── SOURCE DATA

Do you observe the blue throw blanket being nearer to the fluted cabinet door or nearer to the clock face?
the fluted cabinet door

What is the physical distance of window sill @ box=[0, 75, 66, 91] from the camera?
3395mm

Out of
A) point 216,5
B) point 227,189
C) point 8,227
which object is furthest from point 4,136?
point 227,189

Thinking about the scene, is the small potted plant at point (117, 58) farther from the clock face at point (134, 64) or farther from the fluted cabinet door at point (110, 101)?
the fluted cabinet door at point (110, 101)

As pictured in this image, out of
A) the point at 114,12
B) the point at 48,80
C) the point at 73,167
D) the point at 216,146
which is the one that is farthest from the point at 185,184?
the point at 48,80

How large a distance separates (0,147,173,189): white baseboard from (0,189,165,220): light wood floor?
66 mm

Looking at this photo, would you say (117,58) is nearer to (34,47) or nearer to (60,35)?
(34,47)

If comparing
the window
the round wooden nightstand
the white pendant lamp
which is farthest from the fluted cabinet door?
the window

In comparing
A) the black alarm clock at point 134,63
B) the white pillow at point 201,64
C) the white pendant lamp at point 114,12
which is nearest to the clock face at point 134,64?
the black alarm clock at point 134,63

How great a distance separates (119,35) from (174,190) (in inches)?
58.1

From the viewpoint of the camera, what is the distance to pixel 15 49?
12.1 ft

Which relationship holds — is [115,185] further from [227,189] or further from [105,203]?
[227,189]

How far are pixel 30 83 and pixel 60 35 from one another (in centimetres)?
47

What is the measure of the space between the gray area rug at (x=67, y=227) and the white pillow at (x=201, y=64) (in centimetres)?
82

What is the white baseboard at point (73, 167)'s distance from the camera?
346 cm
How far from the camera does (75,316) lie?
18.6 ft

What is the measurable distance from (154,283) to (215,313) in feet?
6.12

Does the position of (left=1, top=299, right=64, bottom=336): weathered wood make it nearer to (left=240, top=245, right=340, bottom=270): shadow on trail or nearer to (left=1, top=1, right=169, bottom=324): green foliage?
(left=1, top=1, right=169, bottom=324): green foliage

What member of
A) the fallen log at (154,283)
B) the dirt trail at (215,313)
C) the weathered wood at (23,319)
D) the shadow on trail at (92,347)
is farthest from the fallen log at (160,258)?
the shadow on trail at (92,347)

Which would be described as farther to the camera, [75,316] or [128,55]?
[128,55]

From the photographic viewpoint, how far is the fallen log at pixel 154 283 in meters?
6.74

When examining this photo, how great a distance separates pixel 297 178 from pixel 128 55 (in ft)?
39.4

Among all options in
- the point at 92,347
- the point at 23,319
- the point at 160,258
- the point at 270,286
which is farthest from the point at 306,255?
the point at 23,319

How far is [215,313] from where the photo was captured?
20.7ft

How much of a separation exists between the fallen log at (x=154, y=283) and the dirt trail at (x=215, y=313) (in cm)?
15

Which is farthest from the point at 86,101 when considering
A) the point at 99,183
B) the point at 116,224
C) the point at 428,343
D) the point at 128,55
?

────

EXERCISE PROMPT: Turn every line of the records above into a Markdown table with the columns "Row" and "Line," numbering the rows in order and omitting blank lines.

TASK RESPONSE:
| Row | Line |
|---|---|
| 1 | Do you observe the blue throw blanket being nearer to the fluted cabinet door or nearer to the clock face? |
| 2 | the fluted cabinet door |
| 3 | What is the physical distance of window sill @ box=[0, 75, 66, 91] from the camera? |
| 4 | 3395mm |
| 5 | Out of |
| 6 | A) point 216,5 |
| 7 | B) point 227,189 |
| 8 | C) point 8,227 |
| 9 | which object is furthest from point 4,136? |
| 10 | point 227,189 |
| 11 | Thinking about the scene, is the small potted plant at point (117, 58) farther from the clock face at point (134, 64) or farther from the fluted cabinet door at point (110, 101)? |
| 12 | the fluted cabinet door at point (110, 101) |
| 13 | As pictured in this image, out of |
| 14 | A) the point at 114,12 |
| 15 | B) the point at 48,80 |
| 16 | C) the point at 73,167 |
| 17 | D) the point at 216,146 |
| 18 | which is the one that is farthest from the point at 185,184? |
| 19 | the point at 48,80 |
| 20 | How large a distance separates (0,147,173,189): white baseboard from (0,189,165,220): light wood floor? |
| 21 | 66 mm |
| 22 | Looking at this photo, would you say (117,58) is nearer to (34,47) or nearer to (60,35)? |
| 23 | (34,47) |
| 24 | If comparing |
| 25 | the window |
| 26 | the round wooden nightstand |
| 27 | the white pendant lamp |
| 28 | which is farthest from the fluted cabinet door? |
| 29 | the window |
| 30 | In comparing |
| 31 | A) the black alarm clock at point 134,63 |
| 32 | B) the white pillow at point 201,64 |
| 33 | C) the white pendant lamp at point 114,12 |
| 34 | which is nearest to the clock face at point 134,64? |
| 35 | the black alarm clock at point 134,63 |
| 36 | How great a distance separates (119,35) from (174,190) (in inches)? |
| 37 | 58.1 |
| 38 | From the viewpoint of the camera, what is the distance to pixel 15 49? |
| 39 | 12.1 ft |
| 40 | Which relationship holds — is [115,185] further from [227,189] or further from [105,203]? |
| 41 | [227,189] |
| 42 | How far are pixel 30 83 and pixel 60 35 from one another (in centimetres)? |
| 43 | 47 |
| 44 | What is the measure of the space between the gray area rug at (x=67, y=227) and the white pillow at (x=201, y=64) (in centimetres)? |
| 45 | 82 |
| 46 | What is the white baseboard at point (73, 167)'s distance from the camera? |
| 47 | 346 cm |
| 48 | How far from the camera does (75,316) lie? |
| 49 | 18.6 ft |
| 50 | What is the measurable distance from (154,283) to (215,313) in feet? |
| 51 | 6.12 |
| 52 | Does the position of (left=1, top=299, right=64, bottom=336): weathered wood make it nearer to (left=240, top=245, right=340, bottom=270): shadow on trail or nearer to (left=1, top=1, right=169, bottom=324): green foliage? |
| 53 | (left=1, top=1, right=169, bottom=324): green foliage |
| 54 | What member of |
| 55 | A) the fallen log at (154,283) |
| 56 | B) the dirt trail at (215,313) |
| 57 | C) the weathered wood at (23,319) |
| 58 | D) the shadow on trail at (92,347) |
| 59 | is farthest from the fallen log at (160,258)? |
| 60 | the shadow on trail at (92,347) |
| 61 | Which would be described as farther to the camera, [75,316] or [128,55]? |
| 62 | [128,55] |
| 63 | From the photographic viewpoint, how far is the fallen log at pixel 154 283 in meters? |
| 64 | 6.74 |
| 65 | When examining this photo, how great a distance separates pixel 297 178 from pixel 128 55 (in ft)? |
| 66 | 39.4 |
| 67 | Among all options in |
| 68 | - the point at 92,347 |
| 69 | - the point at 23,319 |
| 70 | - the point at 160,258 |
| 71 | - the point at 270,286 |
| 72 | which is farthest from the point at 306,255? |
| 73 | the point at 23,319 |
| 74 | How far is [215,313] from where the photo was captured? |
| 75 | 20.7ft |
| 76 | How much of a separation exists between the fallen log at (x=154, y=283) and the dirt trail at (x=215, y=313) (in cm)? |
| 77 | 15 |
| 78 | Which is farthest from the point at 86,101 when considering |
| 79 | A) the point at 99,183 |
| 80 | B) the point at 116,224 |
| 81 | C) the point at 428,343 |
| 82 | D) the point at 128,55 |
| 83 | ? |